Local rights are more marked in developing countries, where, in 2008, 27 % of
all forest lands were community owned or administered. When tenure and rights
are recognized at the community and smallholder level, communities and
smallholders are empowered to create and grow a range of forest-based
livelihood and enterprise activities to improve their quality of life and raise
their incomes.

Habitat: The term
‘habitat’ is usually defined as a dominant vegetation formation, e.g. forest,
meadow or wetland (see e.g. Ricklefs & Miller, 1999). Furthermore it is an ecological or environmental area
that is inhabited by a particular species of animal, plant or other type of
organism. It is typically refers to the natural environment in which the
organism lives and where it can find food, shelter, protection and mates for
reproduction.

Habitat-type: a group of communities resembling
one another through habitat relationships (Shimwell, 1971).
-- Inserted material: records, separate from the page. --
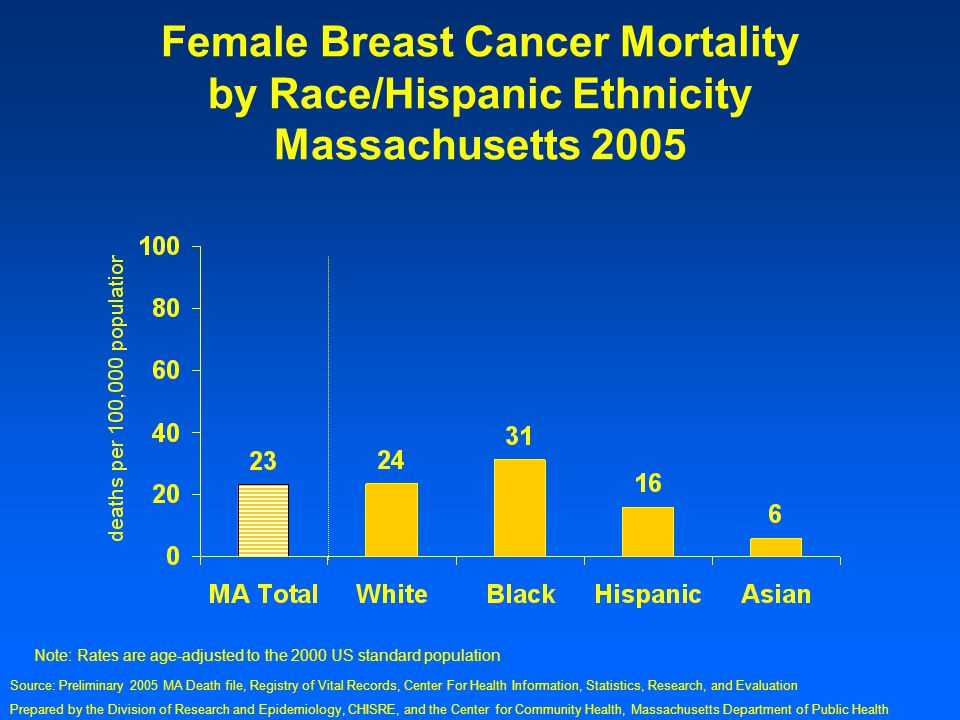 Prepared by the Division of Research and Epidemiology, CHISRE, and the Center for Community Health, Massachusetts Department of Public Health Female Breast Cancer Mortality by Race/Hispanic Ethnicity Massachusetts 2005 Note: Rates are age-adjusted to the 2000 US standard population Source: Preliminary 2005 MA Death file, Registry of Vital Records, Center For Health Information, Statistics, Research, and Evaluation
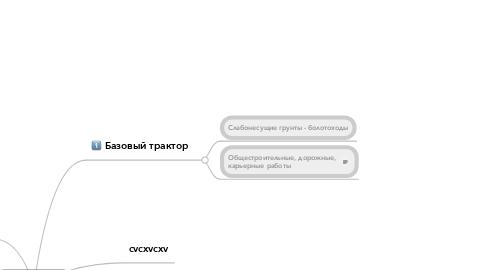 Mind Map: Конфигуратор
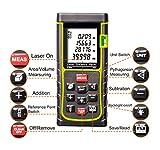 Distance Laser Measurer, CiBest 131ft /40m Portable Digital Laser Distance Meter Rangefinder Finder Handheld Measure Instrument with Min/in/ft , Tape Measure 0.05 to 40m (0.16 to 131ft)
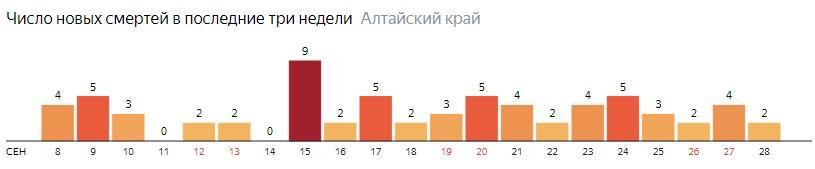 Число новых смертей от COVID-19 на графике по дням в Алтайском крае на 28 сентября 2020 года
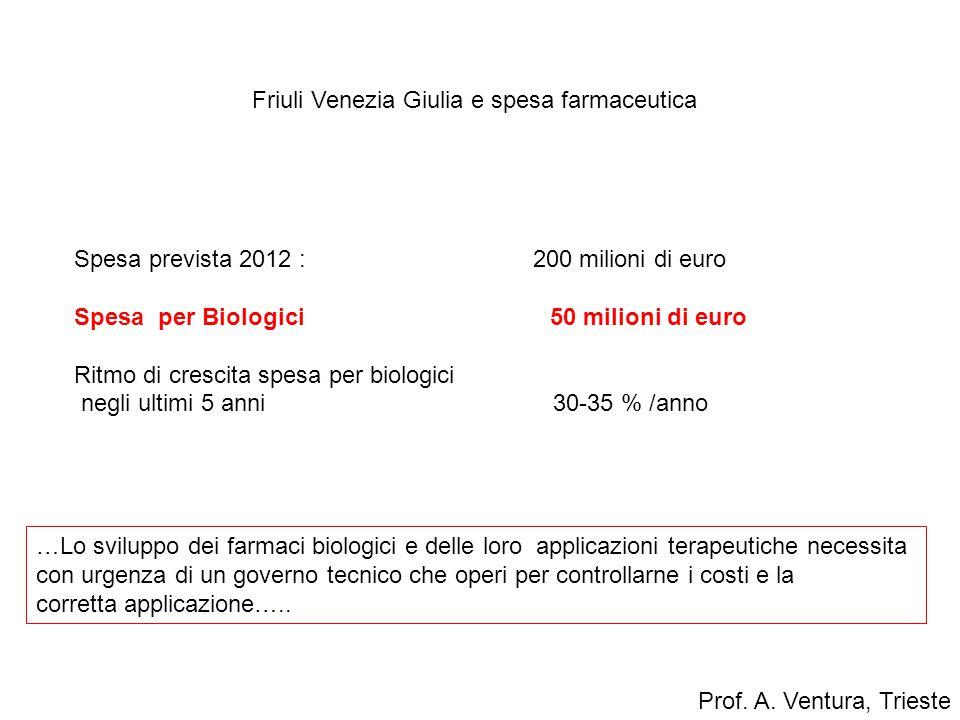 Friuli Venezia Giulia e spesa farmaceutica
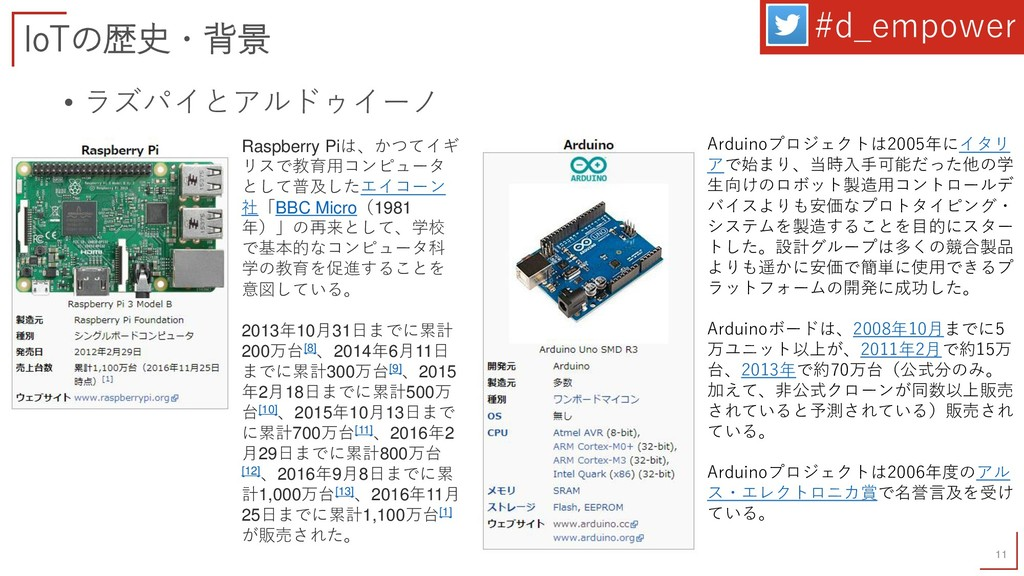 IoTの歴史・背景 11 • ラズパイとアルドゥイーノ #d_empower Arduinoプ...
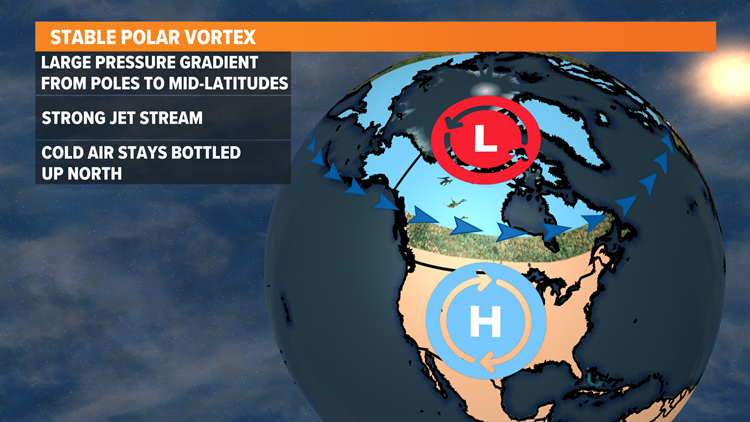 WEATHER LAB | Polar vortex, explained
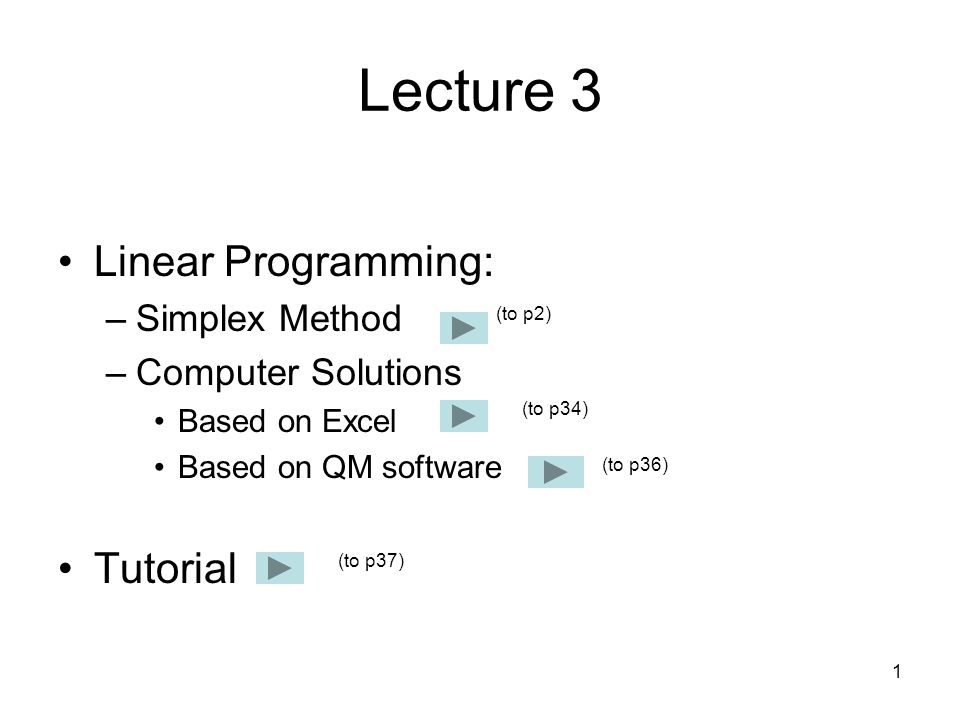 1 Lecture 3 Linear Programming: –Simplex Method –Computer Solutions Based on Excel Based on QM software Tutorial (to p2) (to p34) (to p36) (to p37)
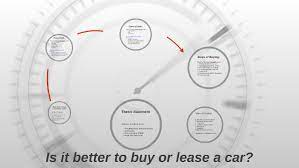 Is it better to buy or lease a car? by Aisha Riddick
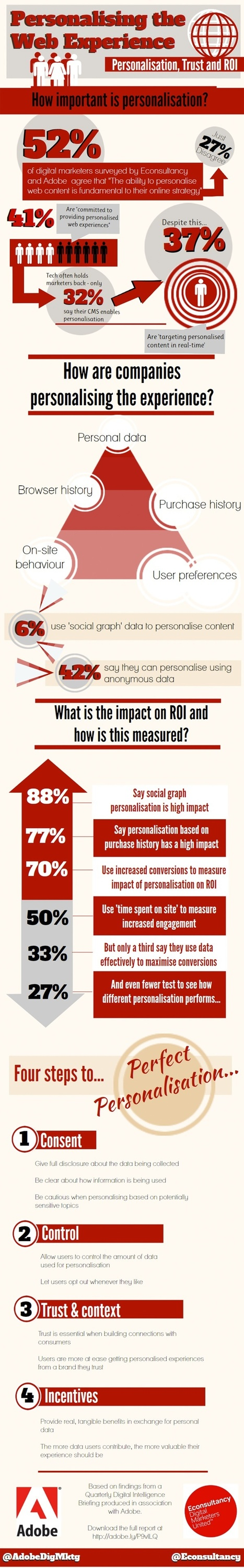 How Important Is Web Personalization? #Infographic | digital marketing strategy | Scoop.it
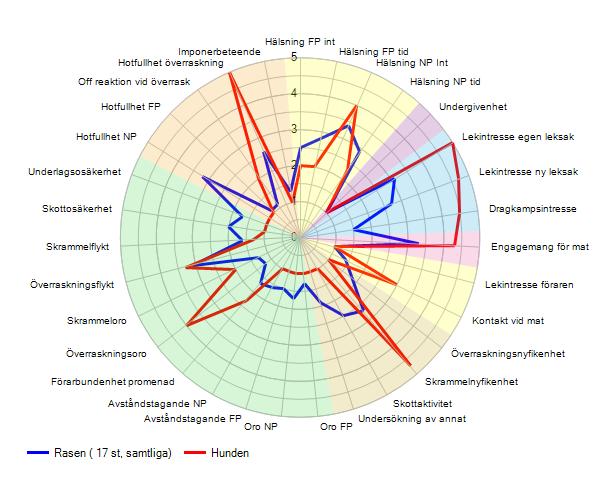 Sigge spindeldiagram BPH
Closed Habitat: In the present thesis, this term points
out all forest ecosystems without crops and agrosystems. 

Open Habitat: is part of a landscape that is not enclosed by tree and
may include plains, tundra, polar barrens, forest clear-cuts, agro-systems
(agricultural fields, young fallow etc.) and other areas free of tree cover
such as deserts. In open habitats the ground is more exposed to rain, wind and
light.

In the present study, we
adopted the term closed habitat for forest and open habitat for agricultural crop
in which some trees species have been saved.

Non Timber Forest Products: Non-Timber Forest Products (NTFPs) encompass biological materials used for purposes other than
for commercial timber and are essential for human life as they are
involved in daily needs of the population. NTFPs
produced in tropical forests can be grouped into four categories (Conelly,
1985; Peters, 1990;
Grundy and Campbell, 1993; Cunningham, 1996; Ayuk et al. 1999; Dovie et al. 2002, Ndangalasi et al.
2007): (i) fruits and seeds, with plant parts harvested mainly for fleshy fruit
bodies, nuts and oilseed; (ii) plant exudates such as latex, resin and floral
nectar; (iii) vegetative structures such as apical buds, bulbs, leaves, stems,
barks and roots, and (iv) small stems, poles and sticks harvested for housing,
fencing, fuel wood, and craft and furniture materials (e.g. carvings, stools).

In the present thesis, we
will focus on the third category that is vegetative structure such as bark
plant used in traditional medicine.

Ethnobotany
: The term Ethnobotany comes from the Greek word Ethnos, which means ‘people’,
and Botan? which means ‘herb’, so it would be generalized translate as ‘the
study of people and plants’. It was coined in 1895 by American taxonomic
botanist John W. Harshberger as the ‘the study of the utilitarian relationship
between human beings and vegetation in their environment, including medicinal
uses’ (Harshberger, 1896).

Medicinal plant species: The term of medicinal plants
include a various types of plants used in herbalism and some of these plants
have a medicinal activities. These medicinal plants consider as a rich
resources of ingredients which can be used in drug development and synthesis.
Besides that, these plants play a critical role in the development of human
cultures around the whole world. By definition, ‘traditional’ use of herbal
medicines implies substantial historical use, and this is certainly true for
many products that are available as ‘traditional herbal medicines’.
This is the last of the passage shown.